Last Film Friday, I talked about using clips or even single frames from movies to teach film – the way that a single shot can crystallize a particular aspect of a particular movie. Part of the reason this is done, of course, is to reproduce the sight of movies online or on the printed page. But I think it’s important to stress that even in their best, most edifying or electrifying forms, these excerpts don’t communicate the same thing as seeing a movie in the dark, on a big (or biggish) screen, with a bunch of strangers. As a part-time movie critic, I’ve even found this true outside of “real” paying audiences. Though some types of movies (comedy and horror, most often) play best to a less stuffy crowd, the simple math of dark plus screen plus strangers can still add up to a noticeably different experience than the one you got at home, or on a phone, or in a two-minute excerpt that distills a movie’s thesis into a particular evocative sequence.
Take for example the movie Green Room, which is going into wider release this weekend for a final pre-summer push. I saw it with a bunch of other critics (and, okay, one friend, who I brought with me) at a press screening a few weeks ago, and I felt like I’d been put through a wringer in the best way. The movie starts as an indie-rock slice of life, following a punk band on a DIY tour in the Pacific Northwest. After one gig goes bust, they schedule a make-up at what turns out to be a skinhead bar. They want to just play their songs, get paid, and get the hell out, but one of the band members stumbles into a scene of violence, and the club owners insist that they “wait” there for the police to come. You may infer, as the band members do, that perhaps the police aren’t coming to save them, and Green Room eventually turns into a sort of siege film, populated by people who have never, ever been in a siege before.
There are certainly particular shots and sequences in Green Room that play particularly well, and that I remember now. But excerpting them wouldn’t capture the movie’s cumulative power – the escalating tension of the first half and the sustained tension of most of the rest of it. I was sitting there in the relative sterility of a screening room, alongside other hardened critics, and I was damn near sweating. I’m sure streaming the movie will do a fine job showing off how well-made and engrossing it is, but I can’t imagine it feeling more visceral than it did up there on the big screen.
Sometimes that collective experience can redeem, or at least enhance, even a nightmarish experience. Which is to say: Earlier this week, I went to a press screening of the movie Mother’s Day. It is the spiritual successor to director Garry Marshall’s romantic comedies Valentine’s Day and New Year’s Eve, so you kind of know what you’re getting into. Except you kind of don’t, because I foolishly assumed that this paean to moms might, at very least, not be any worse than its predecessors (then again, I also foolishly assumed this movie would actually be about characters’ relationships with their mothers, while in fact it’s mostly about the absence of mothers from various situations).

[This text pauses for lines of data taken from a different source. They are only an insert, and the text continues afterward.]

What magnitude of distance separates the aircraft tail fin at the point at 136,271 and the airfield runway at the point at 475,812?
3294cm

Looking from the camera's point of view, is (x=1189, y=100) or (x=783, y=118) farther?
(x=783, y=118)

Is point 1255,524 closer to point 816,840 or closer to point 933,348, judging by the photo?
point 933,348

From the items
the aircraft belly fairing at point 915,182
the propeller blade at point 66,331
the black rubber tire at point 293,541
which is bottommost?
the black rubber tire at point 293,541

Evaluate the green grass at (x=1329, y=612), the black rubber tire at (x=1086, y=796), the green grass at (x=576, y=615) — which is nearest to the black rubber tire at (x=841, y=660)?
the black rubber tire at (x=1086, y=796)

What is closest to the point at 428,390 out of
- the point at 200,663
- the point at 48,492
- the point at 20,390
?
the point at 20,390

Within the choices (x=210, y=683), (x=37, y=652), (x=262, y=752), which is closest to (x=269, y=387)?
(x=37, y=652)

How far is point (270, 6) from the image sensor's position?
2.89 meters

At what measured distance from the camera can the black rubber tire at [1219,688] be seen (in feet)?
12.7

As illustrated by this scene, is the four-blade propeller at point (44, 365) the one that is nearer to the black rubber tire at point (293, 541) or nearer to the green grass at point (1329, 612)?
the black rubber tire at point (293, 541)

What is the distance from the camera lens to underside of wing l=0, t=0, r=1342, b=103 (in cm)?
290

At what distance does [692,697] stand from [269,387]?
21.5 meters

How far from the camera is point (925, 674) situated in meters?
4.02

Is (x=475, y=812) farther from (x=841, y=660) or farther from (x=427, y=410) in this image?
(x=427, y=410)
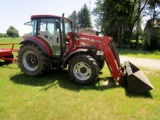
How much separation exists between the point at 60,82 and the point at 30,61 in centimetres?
160

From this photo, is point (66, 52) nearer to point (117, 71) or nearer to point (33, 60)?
point (33, 60)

Mother’s Day is a comedy, I guess, although considering Marshall’s handle on the composition and delivery of jokes, it might as well be science fiction (at one point, he soft-pedals a pratfall, seemingly afraid that having someone in a comedy actually fall down might be too hurtful). But that led to an unusual experience at a screening room. Critics are usually relatively quiet, especially during deadly-terrible comedies with few discernible laughs. So really, the amount of laughter that Mother’s Day generated was pretty remarkable, and all the more so for being unintentional. It’s hard to make a comedy so bad it’s funny, but Garry Marshall has done it, and a roomful of critics confirmed it.
One of the reasons we often keep quiet in press screenings is basic common courtesy, but like a dysfunctional family meltdown at brunch, Mother’s Day obliterated any sense of decorum. As the movie’s inane attempts at comedy (llama reaction shots) and drama (book-signing author: “Who should I make it out to?” Secret daughter: “Your daughter!”) accumulated, the laughter grew louder and more open. The stranger sitting next to me and I exchanged glances more than once, as if to say: Is this really happening? The simultaneous admission that we were all (or anyway, most; I don’t want to speak for everyone there) mortified, confused, and irritated by this movie actually gave the screening a smidge of something utterly lacking in the movie itself: joy. It was a strangely joyful experience. While I wouldn’t want other critics snidely guffawing through a movie most people hated but I happened to love (and there are plenty), our mutual derision was, in the end, a more effective (and amusing) form of communication than this movie itself. This couldn’t be conveyed in a single shot, or even a clip of the moment where a character says “it’s a karaoke machine!” twice in about five minutes. Sometimes, even if it’s just a movie, even if it’s just a terrible movie, you have to be there.